# ** Happy Birthday, Apple Macintosh! **



## Lei-Lani (Jan 24, 2009)

Happy Birthday to you,
Happy Birthday to you!
You saved us from Windows!
Happy Birthday to youuuuuu! ^_^

And many mooooorrrrrre...

I still remember watching the 1984 Superbowl with a bunch of others at the local tavern, and seeing that wild Apple commercial first come on.  We all looked at each other and I swear we drooled. ^_^

25 years and still moving along nicely... ^_^


----------



## mrredfox (Jan 24, 2009)

what the fuck is this shit


----------



## Lei-Lani (Jan 24, 2009)

mrredfox said:


> what the fuck is this shit



It's called a posting, dear, please keep up. ^_^


----------



## Roland (Jan 24, 2009)

Here's one more to pretentious mac users!


----------



## Pi (Jan 24, 2009)

They stopped being Macintosh to me when they moved to x86. OS X didn't help much either.


----------



## â„¢-Daley Leungsangnam475-â„¢ (Jan 24, 2009)

i've only ever used a MAC in one of my youth clubs ... i didnt like it


----------



## PeppermintRoo (Jan 24, 2009)

Lei-Lani:
Bits and Bytes isn't meant for gloating (though it does see its fair share of dick-waving, and I'm guilty in that regard.)  It generally seems to be more about spreading of information and/or serious discussion topics.  If you really wanted to post an appropriate thread, I would have gone with one of the angles: 

"Hey, Apple has been around for 25 years..."
1)  Let's discuss their growth and development along the way.  
2)  What are your thoughts and opinions on Macs in general?
3)  Where do you think they'll end up over the next 25 years?
4)  [Something else worth talking about.]

Coming in with absolutely nothing to say that wasn't covered in the thread title, and immediately bashing Windows just makes for a really bad post.  And honestly... makes you look like a pretentious Apple douche-bag.  Sorry if you find this harsh, but I feel your post was in bad taste.


----------



## pheonix (Jan 24, 2009)

So that's where that little skit came from.


----------



## Skittle (Jan 24, 2009)

Meh. I had an OLD ass late-80's Macintosh as my first computer. I just played SimAnt on it. I much prefer Windows. So much more customization and -$500 for the same power. 

Plus, pretentious Mac users make me RAAAAAAAAAGE!

However, the Woz is the shit. He is the true heart behind Mac.


----------



## SuperFurryBonzai (Jan 24, 2009)

mac it no es bueno =[
windows FTW sorry mac users


----------



## Irreverent (Jan 25, 2009)

Still, you gotta hand it to Jobs and Wozniak.  They were the first computer company to successfully integrate Xerox's windowed-GUI, PARC's mouse and Metcalf's Ethernet (alla apple-talk) into one single box.

Grabbing off the shelf technologies and bundling them into something new was virtually unheard of at the time.


----------



## Runefox (Jan 25, 2009)

Irreverent said:


> *Still, you gotta hand it to Wozniak*



Fixed that for you.


----------



## Irreverent (Jan 25, 2009)

Runefox said:


> Fixed that for you.



Heh!  Yeah, Jobs was more of a marketing guy.

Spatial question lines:
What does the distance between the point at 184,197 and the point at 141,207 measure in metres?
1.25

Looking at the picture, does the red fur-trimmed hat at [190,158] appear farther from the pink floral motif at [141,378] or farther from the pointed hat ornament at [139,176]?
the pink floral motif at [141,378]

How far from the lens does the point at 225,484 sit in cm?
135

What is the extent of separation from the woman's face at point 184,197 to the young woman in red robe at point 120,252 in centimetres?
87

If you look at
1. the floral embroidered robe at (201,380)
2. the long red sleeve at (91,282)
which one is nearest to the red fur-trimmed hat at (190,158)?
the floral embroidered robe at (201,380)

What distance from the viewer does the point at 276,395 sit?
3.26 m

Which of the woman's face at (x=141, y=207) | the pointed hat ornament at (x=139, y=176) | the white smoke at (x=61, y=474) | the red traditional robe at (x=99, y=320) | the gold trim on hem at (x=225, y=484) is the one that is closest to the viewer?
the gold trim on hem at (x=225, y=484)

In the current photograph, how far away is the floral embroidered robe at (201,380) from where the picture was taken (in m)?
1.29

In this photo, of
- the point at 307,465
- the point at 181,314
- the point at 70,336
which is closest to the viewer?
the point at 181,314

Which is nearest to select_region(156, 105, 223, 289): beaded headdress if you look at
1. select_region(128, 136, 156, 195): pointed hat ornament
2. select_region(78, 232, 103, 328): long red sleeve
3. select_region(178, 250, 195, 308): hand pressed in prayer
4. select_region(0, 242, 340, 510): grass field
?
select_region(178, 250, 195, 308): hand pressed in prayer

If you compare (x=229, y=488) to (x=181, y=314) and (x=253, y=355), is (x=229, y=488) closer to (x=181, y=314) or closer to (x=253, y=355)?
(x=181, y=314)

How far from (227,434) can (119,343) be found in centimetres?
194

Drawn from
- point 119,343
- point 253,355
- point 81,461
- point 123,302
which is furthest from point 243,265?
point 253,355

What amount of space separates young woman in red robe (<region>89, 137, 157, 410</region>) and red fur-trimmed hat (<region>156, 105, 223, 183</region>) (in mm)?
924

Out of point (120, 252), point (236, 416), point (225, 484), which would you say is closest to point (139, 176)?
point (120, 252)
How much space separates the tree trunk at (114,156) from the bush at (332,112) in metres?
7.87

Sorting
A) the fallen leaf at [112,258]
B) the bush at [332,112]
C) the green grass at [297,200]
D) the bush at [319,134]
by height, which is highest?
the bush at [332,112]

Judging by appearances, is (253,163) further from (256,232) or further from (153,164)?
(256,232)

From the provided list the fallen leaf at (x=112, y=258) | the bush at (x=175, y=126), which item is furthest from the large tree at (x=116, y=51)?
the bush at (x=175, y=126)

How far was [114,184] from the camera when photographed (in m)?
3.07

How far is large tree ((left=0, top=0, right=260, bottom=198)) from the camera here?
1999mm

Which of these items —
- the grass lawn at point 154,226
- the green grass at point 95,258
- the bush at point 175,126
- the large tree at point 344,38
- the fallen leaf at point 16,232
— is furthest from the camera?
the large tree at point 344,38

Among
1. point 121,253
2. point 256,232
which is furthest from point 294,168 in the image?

— Problem to solve —
Can you write out the Macintosh birthday thread again, starting at "# ** Happy Birthday, Apple" and ending at "And many mooooorrrrrre...", with "Happy Anniversary" substituted for every "Happy Birthday"?

— Exercise response —
# ** Happy Anniversary, Apple Macintosh! **



## Lei-Lani (Jan 24, 2009)

Happy Anniversary to you,
Happy Anniversary to you!
You saved us from Windows!
Happy Anniversary to youuuuuu! ^_^

And many mooooorrrrrre...